マネジメント・リーダーシップ

ブレたってかまわない

「手に入れたいモノは何ですか?」と研修冒頭に質問すると、必ずお一人やお二人は「マネージャーとしてブレない軸を見つけたい」「ブレない人間になるための秘訣を知りたい」という答えが返ってきます。

巷でよく聞く「ブレる」「ブレない」というこの表現。若かりし頃はあまり聞いた覚えがありません。

もしかしたら近年になって「ブレる」人が多く見受けられるようになったので、こういう表現が流行ってしまったのでしょうか。

 

若い頃の私の上司Mさんは、方針転換をよくする人でした。方針転換と言っても目標を変えるのではなく、戦い方(戦術)を変えるのです。A作戦でいこうと決めても、うまく行きそうもないと状況判断したり、相手やこちらの事情が変わることでB作戦やC作戦に変更するのです。なぜAからBやCへ変えるのかの説明がなされるので、「課長はブレる」などと言うメンバーは一人もいませんでした。
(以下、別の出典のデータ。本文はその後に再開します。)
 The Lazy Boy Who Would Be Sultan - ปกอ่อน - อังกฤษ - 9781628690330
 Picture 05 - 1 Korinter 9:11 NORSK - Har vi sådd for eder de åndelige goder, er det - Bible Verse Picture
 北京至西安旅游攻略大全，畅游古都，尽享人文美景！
ある頃一緒に仕事をした上司Sさんは、目指す方向(目的)への自分の想いをとても強く持っていた人でした。X作戦への思い入れがとても強く、また、効果的であったため、しばらくの間はX作戦偏重気味のところがありましたが、作戦変更の時期に来た時にはY作戦やZ作戦への変更を指示しました。しかし、X作戦が効果的でないことは私たちメンバーにも理解はできましたが、なぜYなのか、なぜZなのか、という説明がなされず、私たちは分からない中で戦術の変更を余儀なくされました。おまけに、本当は目指す方向は変わらず元と全く同じはずなのに、作戦変更と共に目的に対する表現が変わるため、メンバーから見ると、目的も変わってしまったように受け取られました。

「ブレブレだよね。上司がこれじゃあ、私たちはやっていけないよね」

こんなひそひそ話があちらこちらで聞こえたりもしました。

 

MさんもSさんも、私から見たら決してブレていたわけではなく、終始一貫して同じ目的を追求していました。
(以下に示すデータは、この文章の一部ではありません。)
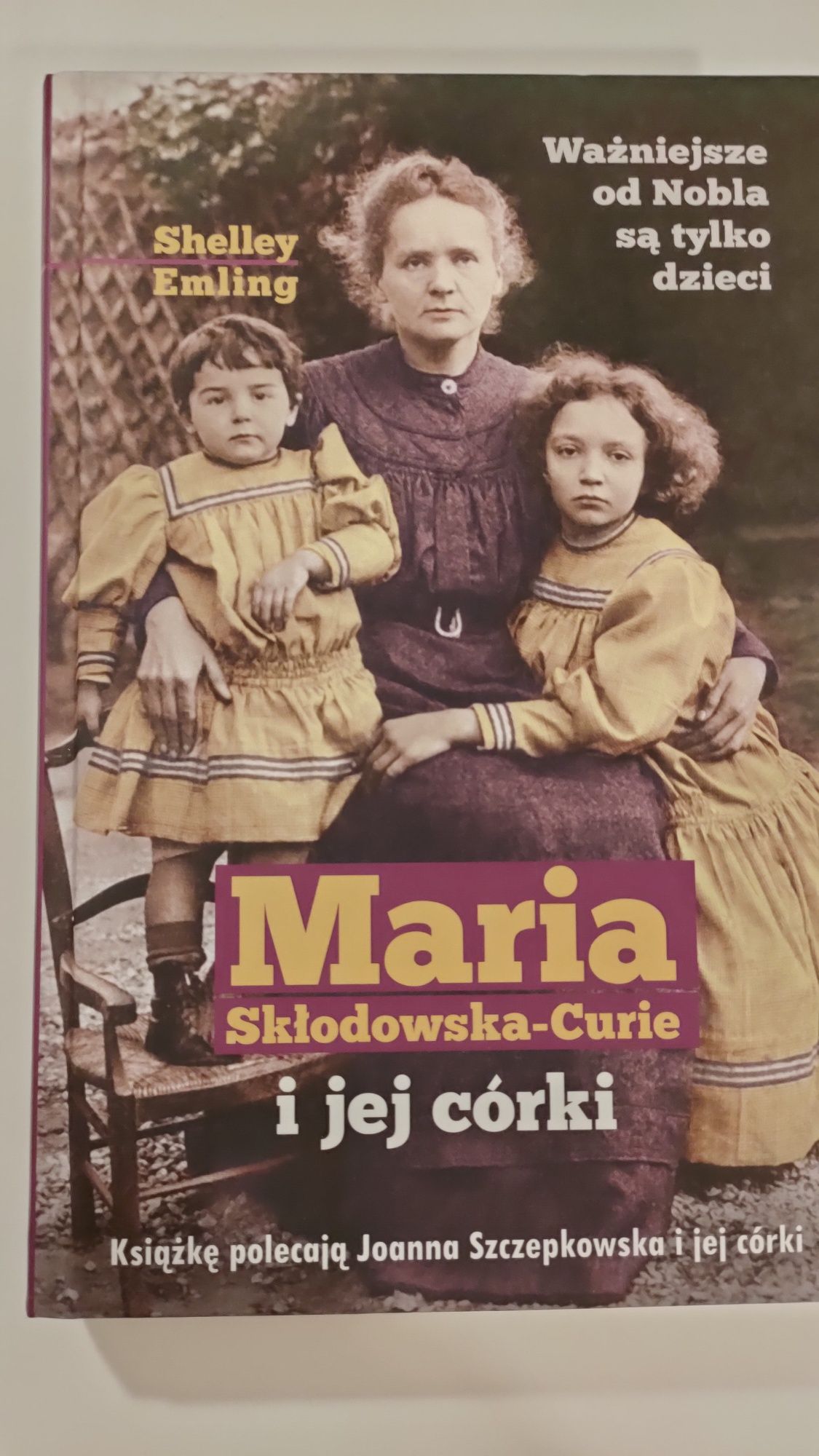 Maria Skłodowska i jej córki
しかし、Mさんはブレていると誰も思わず、Sさんは多くのメンバーがブレていると感じたのです。

 

二人の違いは、戦略戦術の変更について、メンバーが理解納得できるように説明したかどうかというコト。そして、当初掲げた目的・目標の表現の仕方を変えたかどうかと言うコトです。

つまりは伝え方のテクニックが、Sさんの方が、メンバーに対して少し分かりづらかったのかなと思います。

 

人としての「あり方」はブレるべきではありません。しかしそれ以外のモノは、目指す目的や使命であっても、場合によっては変わって良いと思います。

 

何がどうなるか全くわからない時代です。昨日のシロが今日はクロになるかもしれない。昨日の正解が今日は不正解になる世の中なのです。まさに時は乱世。ブレない方がおかしいのです。

「Aと決めたんだから何が何でもAでやり通すんだ!」というのは、終始一貫でもブレないのでもなく、ただ何も考えていない愚かな行為です。

ブレるという表現が好ましくないなら、柳のようにしなやかに、柔軟に、そして強くあれば良いのです。

ただ、リーダーが何か「変更」を行った時、そこに対して丁寧に丁寧に説明をしてメンバーの理解納得を得られなければ、「リーダー、ホント、ブレてばっかりだよね。」と信を失ってしまいます。そこだけはくれぐれも注意をしなければいけません。

ブレたっていいんです。人としてのあり方、生き方以外は、大いにブレて構わないのです。